WHAT YOU NEED TO DO: Filter these entries down to the lines that hold the word "site", and show each of them.

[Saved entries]
=======

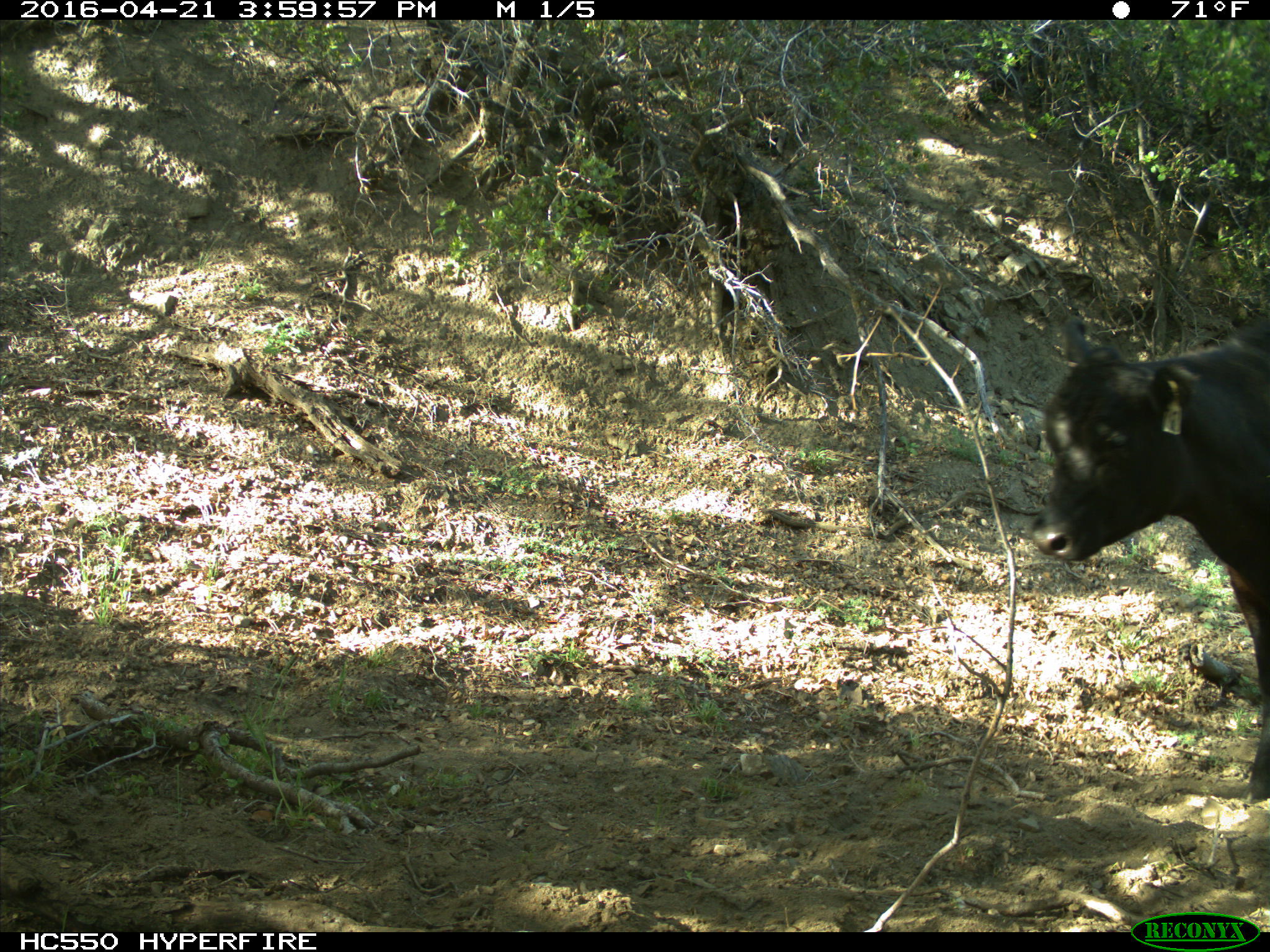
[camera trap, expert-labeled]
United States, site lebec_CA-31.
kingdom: Animalia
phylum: Chordata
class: Mammalia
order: Artiodactyla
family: Bovidae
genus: Bos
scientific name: Bos taurus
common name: domestic cow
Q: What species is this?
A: Bos taurus (domestic cow).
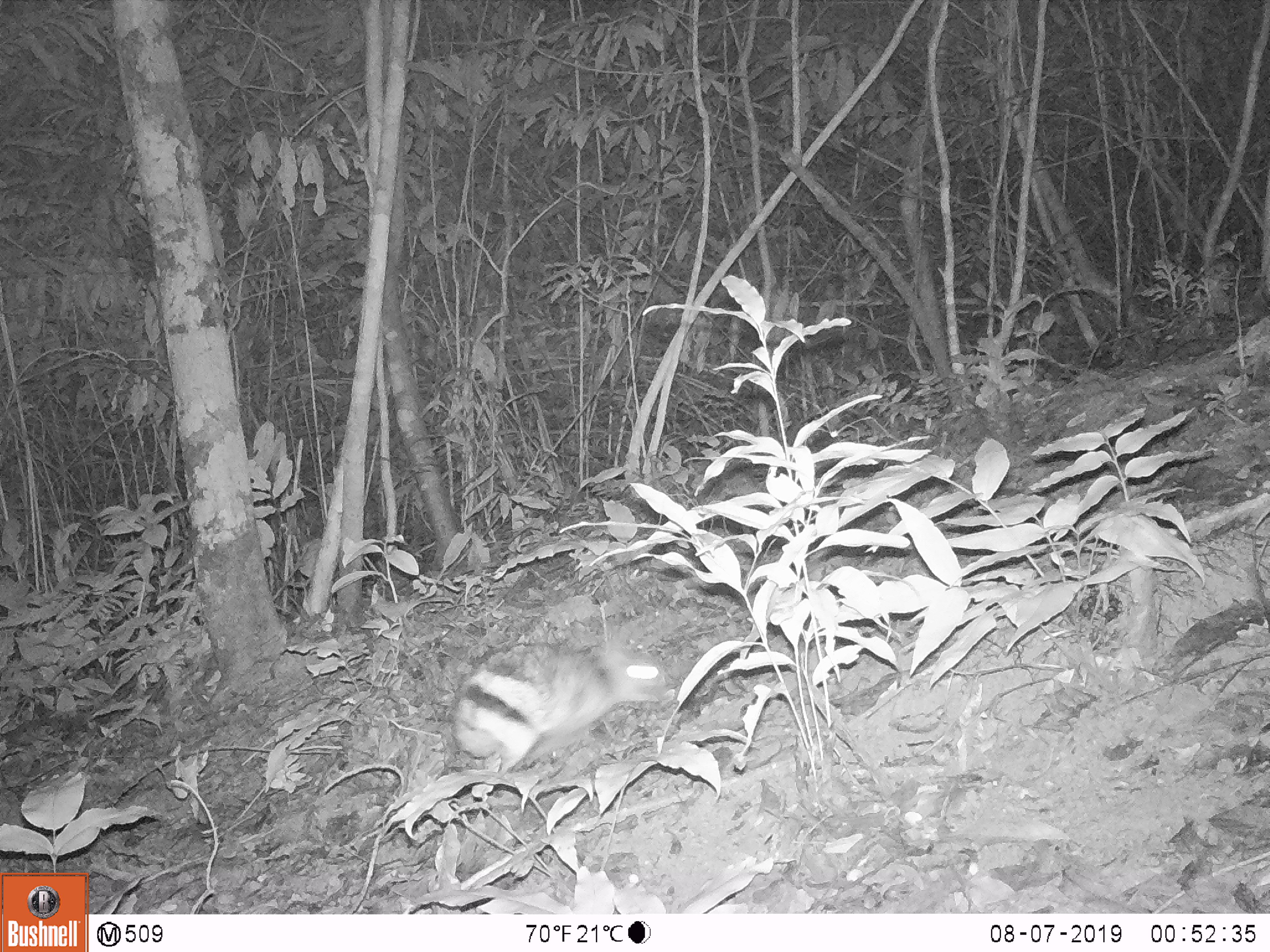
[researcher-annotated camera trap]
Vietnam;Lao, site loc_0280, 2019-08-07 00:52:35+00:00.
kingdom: Animalia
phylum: Chordata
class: Mammalia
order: Lagomorpha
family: Leporidae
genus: Nesolagus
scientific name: Nesolagus timminsi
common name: annamite striped rabbit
Annamite striped rabbit (Nesolagus timminsi). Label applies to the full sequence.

=======

ANSWER SECTION:
United States, site lebec_CA-31.
Vietnam;Lao, site loc_0280, 2019-08-07 00:52:35+00:00.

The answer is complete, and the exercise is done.